→ **EXERCISE DESCRIPTION**
Both the line below containing "Overview of the" and the line containing "TCL - Aktifitas", along with every line between them, should be repeated exactly; no other line belongs in the answer.

→ **RECORDS FOR THIS TASK**
———
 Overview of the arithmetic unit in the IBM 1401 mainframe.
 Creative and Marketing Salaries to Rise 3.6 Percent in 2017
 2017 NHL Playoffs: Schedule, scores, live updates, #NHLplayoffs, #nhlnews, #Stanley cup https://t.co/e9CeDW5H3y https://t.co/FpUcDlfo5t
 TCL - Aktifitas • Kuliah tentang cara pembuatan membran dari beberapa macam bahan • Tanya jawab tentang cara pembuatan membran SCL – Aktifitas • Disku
———
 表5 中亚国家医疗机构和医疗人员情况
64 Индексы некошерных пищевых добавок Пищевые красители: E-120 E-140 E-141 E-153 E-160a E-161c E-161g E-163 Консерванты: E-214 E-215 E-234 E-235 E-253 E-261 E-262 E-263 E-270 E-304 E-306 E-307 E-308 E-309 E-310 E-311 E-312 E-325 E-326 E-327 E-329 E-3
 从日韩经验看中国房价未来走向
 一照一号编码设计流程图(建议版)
———
→ **COMPLETED TASK**
 Overview of the arithmetic unit in the IBM 1401 mainframe.
 Creative and Marketing Salaries to Rise 3.6 Percent in 2017
 2017 NHL Playoffs: Schedule, scores, live updates, #NHLplayoffs, #nhlnews, #Stanley cup https://t.co/e9CeDW5H3y https://t.co/FpUcDlfo5t
 TCL - Aktifitas • Kuliah tentang cara pembuatan membran dari beberapa macam bahan • Tanya jawab tentang cara pembuatan membran SCL – Aktifitas • Disku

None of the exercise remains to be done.